The latest research is promising.
Breaking: Psilocybin, the active ingredient in magic mushrooms, may be effective in treating anorexia nervosa, the serious mental health condition that presents as an eating disorder.
A new study from researchers at the University of California, San Diego, found that a single dose of the psychedelic, administered alongside therapeutic integration, is an effective treatment for some individuals suffering from the illness.
Three months after a single psilocybin session, 90% of the study’s participants said they felt more positive about life endeavors; 70% said they’d experience an overall shift in personal identity and quality of life; and 40% went into remission from their eating disorder.
“This drug altered how I felt about my body almost independently,” one study participant said in a UCSD news release. “It was like a gift, altering my perception for me in a way that I’m not sure I could have done on my own.”

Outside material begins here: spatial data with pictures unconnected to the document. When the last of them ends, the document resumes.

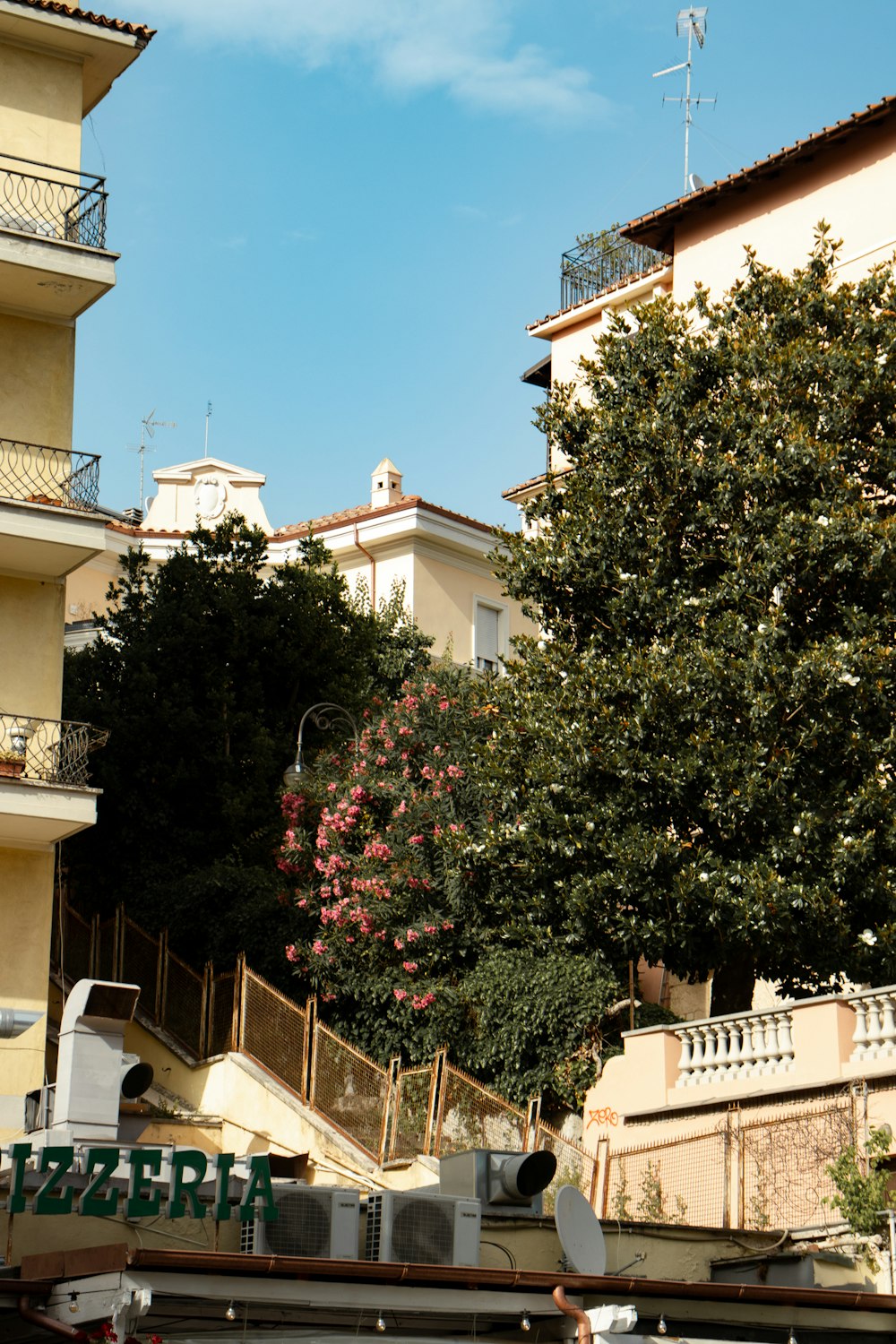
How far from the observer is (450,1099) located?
23.2 meters

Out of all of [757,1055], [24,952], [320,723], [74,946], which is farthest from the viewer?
[320,723]

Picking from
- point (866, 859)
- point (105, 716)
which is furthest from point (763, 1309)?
point (105, 716)

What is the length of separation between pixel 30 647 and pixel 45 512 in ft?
5.89

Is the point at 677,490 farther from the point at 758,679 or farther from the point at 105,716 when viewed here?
the point at 105,716

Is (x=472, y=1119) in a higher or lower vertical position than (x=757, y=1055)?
lower

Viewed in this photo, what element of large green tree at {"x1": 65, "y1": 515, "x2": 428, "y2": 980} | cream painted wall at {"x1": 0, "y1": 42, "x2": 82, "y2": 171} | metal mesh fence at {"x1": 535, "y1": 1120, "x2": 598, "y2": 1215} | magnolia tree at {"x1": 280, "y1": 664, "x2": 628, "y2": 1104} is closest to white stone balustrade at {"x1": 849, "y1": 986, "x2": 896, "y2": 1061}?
metal mesh fence at {"x1": 535, "y1": 1120, "x2": 598, "y2": 1215}

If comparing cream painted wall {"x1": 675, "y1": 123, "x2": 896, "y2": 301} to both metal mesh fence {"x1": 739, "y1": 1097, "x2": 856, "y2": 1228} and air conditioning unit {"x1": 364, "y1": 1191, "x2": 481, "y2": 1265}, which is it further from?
air conditioning unit {"x1": 364, "y1": 1191, "x2": 481, "y2": 1265}

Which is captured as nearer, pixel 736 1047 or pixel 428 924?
pixel 736 1047

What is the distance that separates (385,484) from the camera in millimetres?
46031

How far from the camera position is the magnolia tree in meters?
23.9

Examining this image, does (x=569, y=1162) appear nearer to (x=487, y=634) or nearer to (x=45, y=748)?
(x=45, y=748)

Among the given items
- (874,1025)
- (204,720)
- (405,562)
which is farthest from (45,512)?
(405,562)

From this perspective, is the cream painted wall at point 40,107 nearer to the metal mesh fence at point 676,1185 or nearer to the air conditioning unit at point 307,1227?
the metal mesh fence at point 676,1185

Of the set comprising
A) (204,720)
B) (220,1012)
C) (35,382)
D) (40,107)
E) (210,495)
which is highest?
(210,495)
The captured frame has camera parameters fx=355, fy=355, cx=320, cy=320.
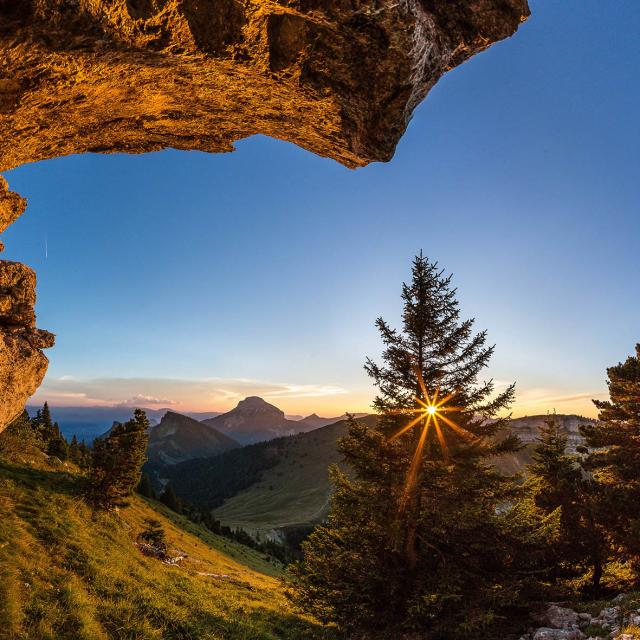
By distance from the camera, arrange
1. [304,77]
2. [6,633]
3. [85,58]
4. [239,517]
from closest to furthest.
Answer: [85,58] → [304,77] → [6,633] → [239,517]

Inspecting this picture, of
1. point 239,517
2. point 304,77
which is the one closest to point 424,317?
point 304,77

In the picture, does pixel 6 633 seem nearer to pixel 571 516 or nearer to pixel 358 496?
pixel 358 496

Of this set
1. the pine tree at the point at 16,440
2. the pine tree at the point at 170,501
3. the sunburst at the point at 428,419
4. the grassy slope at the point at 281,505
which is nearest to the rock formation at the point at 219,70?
the sunburst at the point at 428,419

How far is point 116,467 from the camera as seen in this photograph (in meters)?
27.9

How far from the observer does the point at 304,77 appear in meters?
7.97

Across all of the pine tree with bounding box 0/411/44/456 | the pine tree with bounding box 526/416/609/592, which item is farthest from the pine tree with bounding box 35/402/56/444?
the pine tree with bounding box 526/416/609/592


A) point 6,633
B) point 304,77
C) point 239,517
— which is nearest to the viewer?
point 304,77

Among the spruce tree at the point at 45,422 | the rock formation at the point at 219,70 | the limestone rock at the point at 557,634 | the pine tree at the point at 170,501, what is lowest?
the pine tree at the point at 170,501

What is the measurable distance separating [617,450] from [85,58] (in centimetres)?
2922

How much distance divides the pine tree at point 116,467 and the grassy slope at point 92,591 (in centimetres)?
235

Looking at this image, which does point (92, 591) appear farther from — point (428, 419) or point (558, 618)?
point (558, 618)

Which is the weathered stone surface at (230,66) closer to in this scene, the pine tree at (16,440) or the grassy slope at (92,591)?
the grassy slope at (92,591)

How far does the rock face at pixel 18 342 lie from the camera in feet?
27.6

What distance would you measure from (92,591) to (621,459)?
26.8 meters
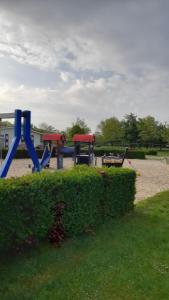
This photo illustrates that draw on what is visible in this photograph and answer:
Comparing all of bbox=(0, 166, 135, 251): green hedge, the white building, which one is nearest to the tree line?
the white building

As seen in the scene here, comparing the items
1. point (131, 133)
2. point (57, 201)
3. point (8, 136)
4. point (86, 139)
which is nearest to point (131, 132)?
point (131, 133)

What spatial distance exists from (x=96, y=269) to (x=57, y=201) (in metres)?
1.17

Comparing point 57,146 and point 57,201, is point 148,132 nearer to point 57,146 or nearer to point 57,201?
point 57,146

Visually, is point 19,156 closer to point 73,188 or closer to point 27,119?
point 27,119

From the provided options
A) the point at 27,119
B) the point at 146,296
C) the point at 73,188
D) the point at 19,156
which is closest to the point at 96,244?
the point at 73,188

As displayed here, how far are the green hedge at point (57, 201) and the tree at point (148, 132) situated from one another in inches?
2204

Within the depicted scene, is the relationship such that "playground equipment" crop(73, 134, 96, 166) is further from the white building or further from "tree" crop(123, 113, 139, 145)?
"tree" crop(123, 113, 139, 145)

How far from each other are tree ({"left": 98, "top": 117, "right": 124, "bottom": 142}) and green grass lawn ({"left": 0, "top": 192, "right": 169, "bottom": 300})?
57.1 metres

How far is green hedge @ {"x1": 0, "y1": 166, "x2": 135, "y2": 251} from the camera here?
4211 mm

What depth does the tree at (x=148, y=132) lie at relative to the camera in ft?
202

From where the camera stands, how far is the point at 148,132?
61.9 m

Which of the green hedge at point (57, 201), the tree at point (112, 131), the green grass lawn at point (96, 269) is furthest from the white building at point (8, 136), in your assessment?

This is an exciting breakthrough given that anorexia is difficult to treat in part because patients often say they feel better as a result of their anorexia, and therefore do not want to be cured, and in part because relapse is common. Anorexia also has the highest death rate of any mental illness.
“Results suggest that psilocybin therapy is safe, tolerable, and acceptable for female anorexia nervosa, which is a promising finding given physiological dangers and problems with treatment engagement,” the study’s authors said.
Shroomboom’s founder, Alejandra Rodriguez, has been outspoken about the role psilocybin played in her own recovery from anorexia, citing its healing magic as the reason she’s so passionate about mushrooms. Studies such as this one, which legitimize mushroom medicine, will ideally enable others to benefit as she has, and researchers involved with this work hope their efforts will inspire larger clinical studies to come and, eventually, legal clinical access to this drug.